The process in which a function calls itself is known as recursion and the corresponding function is called the recursive function. The popular example to understand the recursion is factorial function.
Factorial function: f(n) = n*f(n-1), base condition: if n<=1 then f(n) = 1. Don’t worry we wil discuss what is base condition and why it is important.
In the following diagram. I have shown that how the factorial function is calling itself until the function reaches to the base condition.
Lets solve the problem using C++ program.
C++ recursion example: Factorial
#include <iostream>
using namespace std;
//Factorial function
int f(int n){
/* This is called the base condition, it is
* very important to specify the base condition
* in recursion, otherwise your program will throw
* stack overflow error.
*/
if (n <= 1)
return 1;
else
return n*f(n-1);
}
int main(){
int num;
cout<<"Enter a number: ";
cin>>num;
cout<<"Factorial of entered number: "<<f(num);
return 0;
}
Output:
Enter a number: 5 Factorial of entered number: 120
Base condition
In the above program, you can see that I have provided a base condition in the recursive function. The condition is:
if (n <= 1) return 1;
The purpose of recursion is to divide the problem into smaller problems till the base condition is reached. For example in the above factorial program I am solving the factorial function f(n) by calling a smaller factorial function f(n-1), this happens repeatedly until the n value reaches base condition(f(1)=1). If you do not define the base condition in the recursive function then you will get stack overflow error.
Direct recursion vs indirect recursion
Direct recursion: When function calls itself, it is called direct recursion, the example we have seen above is a direct recursion example.
Indirect recursion: When function calls another function and that function calls the calling function, then this is called indirect recursion. For example: function A calls function B and Function B calls function A.

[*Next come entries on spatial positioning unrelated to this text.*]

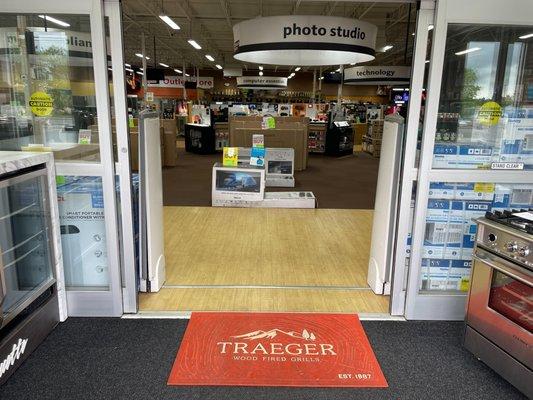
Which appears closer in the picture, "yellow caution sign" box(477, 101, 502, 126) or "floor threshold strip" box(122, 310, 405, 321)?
"yellow caution sign" box(477, 101, 502, 126)

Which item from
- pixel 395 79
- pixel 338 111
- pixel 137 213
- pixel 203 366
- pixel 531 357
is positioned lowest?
pixel 203 366

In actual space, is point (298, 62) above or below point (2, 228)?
above

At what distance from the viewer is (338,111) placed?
14.4 meters

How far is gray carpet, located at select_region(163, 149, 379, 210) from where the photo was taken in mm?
7067

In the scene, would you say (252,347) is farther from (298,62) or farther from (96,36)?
(298,62)

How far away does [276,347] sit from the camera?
2648mm

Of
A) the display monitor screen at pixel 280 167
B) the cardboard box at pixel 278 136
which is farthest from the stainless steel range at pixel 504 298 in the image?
the cardboard box at pixel 278 136

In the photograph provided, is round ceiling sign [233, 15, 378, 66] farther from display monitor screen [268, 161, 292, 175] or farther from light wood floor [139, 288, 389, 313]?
display monitor screen [268, 161, 292, 175]

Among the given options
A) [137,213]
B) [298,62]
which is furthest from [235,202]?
[137,213]

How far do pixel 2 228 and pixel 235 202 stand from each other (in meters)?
4.01

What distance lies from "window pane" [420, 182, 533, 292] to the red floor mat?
75 centimetres

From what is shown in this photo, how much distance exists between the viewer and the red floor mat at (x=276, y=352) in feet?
7.75

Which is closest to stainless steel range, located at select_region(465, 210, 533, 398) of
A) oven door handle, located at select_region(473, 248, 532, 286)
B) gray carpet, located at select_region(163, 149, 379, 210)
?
oven door handle, located at select_region(473, 248, 532, 286)

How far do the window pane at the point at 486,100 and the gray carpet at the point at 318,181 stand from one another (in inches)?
147
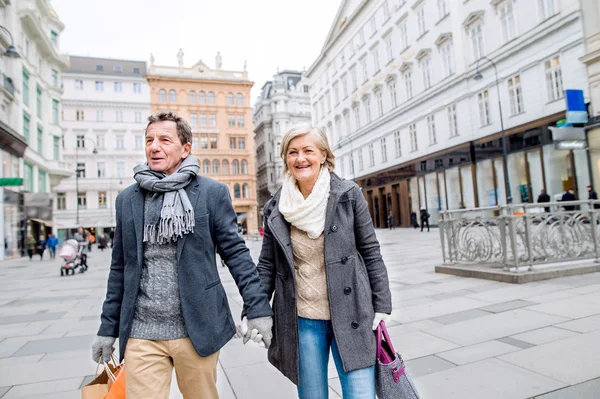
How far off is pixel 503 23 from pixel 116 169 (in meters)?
47.1

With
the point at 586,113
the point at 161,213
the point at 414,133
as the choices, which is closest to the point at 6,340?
the point at 161,213

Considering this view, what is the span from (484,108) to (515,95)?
2.33 m

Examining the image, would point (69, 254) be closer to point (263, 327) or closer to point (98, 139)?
point (263, 327)

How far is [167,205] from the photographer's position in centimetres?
208

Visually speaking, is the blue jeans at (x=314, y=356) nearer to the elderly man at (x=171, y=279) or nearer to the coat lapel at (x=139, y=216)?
the elderly man at (x=171, y=279)

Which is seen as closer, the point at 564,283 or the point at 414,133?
the point at 564,283

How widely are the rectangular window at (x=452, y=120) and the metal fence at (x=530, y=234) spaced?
19872 mm

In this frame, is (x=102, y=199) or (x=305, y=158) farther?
(x=102, y=199)

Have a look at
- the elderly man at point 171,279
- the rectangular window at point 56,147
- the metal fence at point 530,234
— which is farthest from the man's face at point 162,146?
the rectangular window at point 56,147

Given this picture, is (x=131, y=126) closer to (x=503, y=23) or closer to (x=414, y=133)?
(x=414, y=133)

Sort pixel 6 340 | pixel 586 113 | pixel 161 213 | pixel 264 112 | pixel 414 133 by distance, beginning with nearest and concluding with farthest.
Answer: pixel 161 213 < pixel 6 340 < pixel 586 113 < pixel 414 133 < pixel 264 112

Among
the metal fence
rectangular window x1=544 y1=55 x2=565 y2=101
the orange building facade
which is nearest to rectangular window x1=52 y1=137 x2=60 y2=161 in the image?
the orange building facade

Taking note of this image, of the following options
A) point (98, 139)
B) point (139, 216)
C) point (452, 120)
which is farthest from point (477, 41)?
point (98, 139)

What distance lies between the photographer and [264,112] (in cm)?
7725
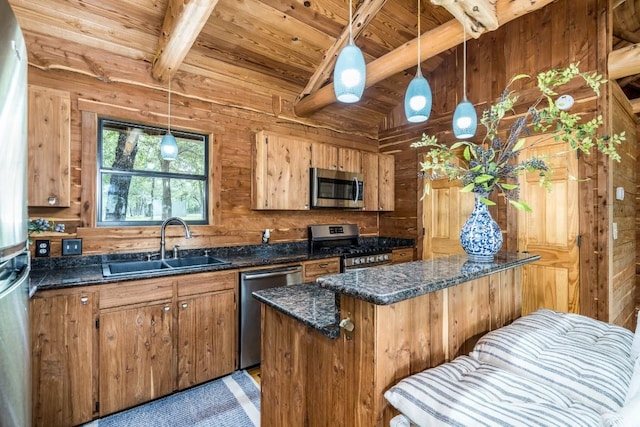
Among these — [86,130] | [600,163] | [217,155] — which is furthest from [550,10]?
[86,130]

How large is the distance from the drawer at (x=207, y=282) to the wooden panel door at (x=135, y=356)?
0.57 feet

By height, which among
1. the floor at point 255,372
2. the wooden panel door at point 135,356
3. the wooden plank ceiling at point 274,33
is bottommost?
the floor at point 255,372

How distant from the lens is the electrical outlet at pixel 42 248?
7.63 ft

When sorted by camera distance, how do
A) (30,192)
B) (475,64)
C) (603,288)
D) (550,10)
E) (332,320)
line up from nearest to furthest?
(332,320), (30,192), (603,288), (550,10), (475,64)

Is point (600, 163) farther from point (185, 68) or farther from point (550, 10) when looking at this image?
point (185, 68)

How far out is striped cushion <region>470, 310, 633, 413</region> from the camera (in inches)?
40.4

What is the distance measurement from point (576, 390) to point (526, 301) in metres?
2.68

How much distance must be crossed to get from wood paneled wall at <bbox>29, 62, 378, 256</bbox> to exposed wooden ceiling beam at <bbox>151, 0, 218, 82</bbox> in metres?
0.29

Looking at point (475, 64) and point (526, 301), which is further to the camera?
point (475, 64)

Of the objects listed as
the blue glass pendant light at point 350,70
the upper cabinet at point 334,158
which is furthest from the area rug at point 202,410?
the upper cabinet at point 334,158

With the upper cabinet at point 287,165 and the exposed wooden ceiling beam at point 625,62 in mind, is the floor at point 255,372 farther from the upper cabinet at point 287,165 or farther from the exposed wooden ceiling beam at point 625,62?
the exposed wooden ceiling beam at point 625,62

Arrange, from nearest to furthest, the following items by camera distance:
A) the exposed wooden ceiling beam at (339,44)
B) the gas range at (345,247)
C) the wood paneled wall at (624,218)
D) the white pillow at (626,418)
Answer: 1. the white pillow at (626,418)
2. the wood paneled wall at (624,218)
3. the exposed wooden ceiling beam at (339,44)
4. the gas range at (345,247)

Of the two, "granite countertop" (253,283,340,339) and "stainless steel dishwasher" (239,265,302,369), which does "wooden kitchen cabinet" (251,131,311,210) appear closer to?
"stainless steel dishwasher" (239,265,302,369)

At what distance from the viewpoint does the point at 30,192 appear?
6.99 ft
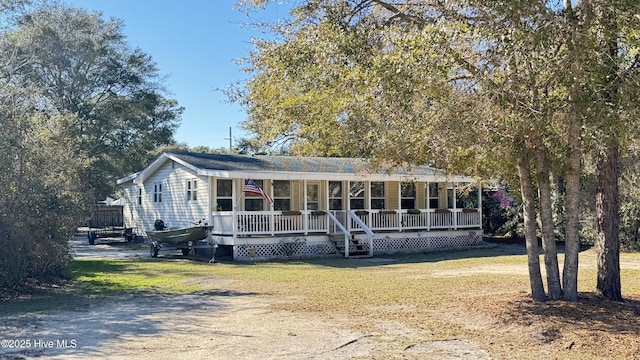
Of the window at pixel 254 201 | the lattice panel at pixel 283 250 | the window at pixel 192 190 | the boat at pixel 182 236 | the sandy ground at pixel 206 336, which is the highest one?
the window at pixel 192 190

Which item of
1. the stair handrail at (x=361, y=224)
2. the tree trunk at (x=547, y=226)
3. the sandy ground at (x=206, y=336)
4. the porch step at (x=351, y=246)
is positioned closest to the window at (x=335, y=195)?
the stair handrail at (x=361, y=224)

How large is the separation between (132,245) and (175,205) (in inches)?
155

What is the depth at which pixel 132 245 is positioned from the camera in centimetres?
2552

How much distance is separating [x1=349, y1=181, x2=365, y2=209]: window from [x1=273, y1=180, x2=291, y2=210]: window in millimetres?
2520

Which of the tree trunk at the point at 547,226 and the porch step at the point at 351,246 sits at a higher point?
the tree trunk at the point at 547,226

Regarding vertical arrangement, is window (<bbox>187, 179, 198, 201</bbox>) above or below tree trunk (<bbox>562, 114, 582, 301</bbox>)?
above

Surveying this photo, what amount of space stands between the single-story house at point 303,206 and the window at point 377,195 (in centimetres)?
4

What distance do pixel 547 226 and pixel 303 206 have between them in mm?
13571

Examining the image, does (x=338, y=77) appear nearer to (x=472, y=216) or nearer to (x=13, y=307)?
(x=13, y=307)

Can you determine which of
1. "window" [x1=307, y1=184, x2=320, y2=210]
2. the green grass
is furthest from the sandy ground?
"window" [x1=307, y1=184, x2=320, y2=210]

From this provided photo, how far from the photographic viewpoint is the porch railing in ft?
61.9

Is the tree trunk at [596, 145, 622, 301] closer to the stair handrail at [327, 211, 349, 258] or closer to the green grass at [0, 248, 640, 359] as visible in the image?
the green grass at [0, 248, 640, 359]

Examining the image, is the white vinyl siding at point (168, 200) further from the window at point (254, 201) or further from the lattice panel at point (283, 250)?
the lattice panel at point (283, 250)

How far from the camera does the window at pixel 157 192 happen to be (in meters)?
24.9
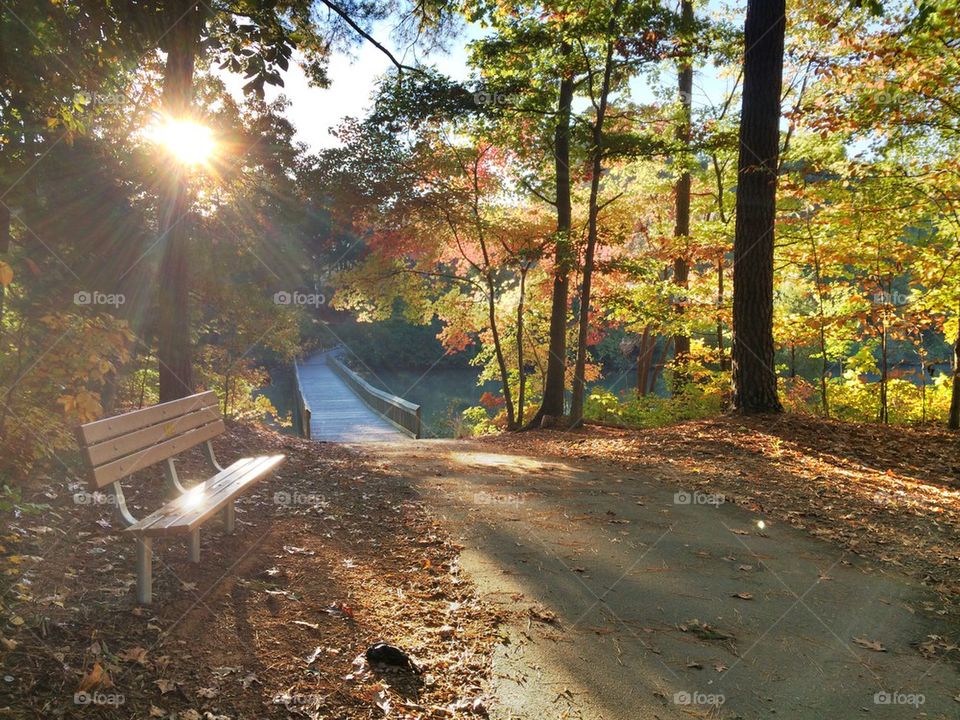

Indirect Recursion Example in C++
#include <iostream>
using namespace std;
int fa(int);
int fb(int);
int fa(int n){
if(n<=1)
return 1;
else
return n*fb(n-1);
}
int fb(int n){
if(n<=1)
return 1;
else
return n*fa(n-1);
}
int main(){
int num=5;
cout<<fa(num);
return 0;
}
Output:
120
Nice Example!
I have one question, when the base condition is reached, shouldn’t the function return ‘1’ to main call rather the result accumulated i.e ‘120’?
No, because it queues up the multiplier from the first function call of the n*f(n-1). So when n is finally <= 1 it returns it to the function call before. So instead of n* f(n-1), it would be n * 1. From here it would have all the previous values of n stored and solve the equation.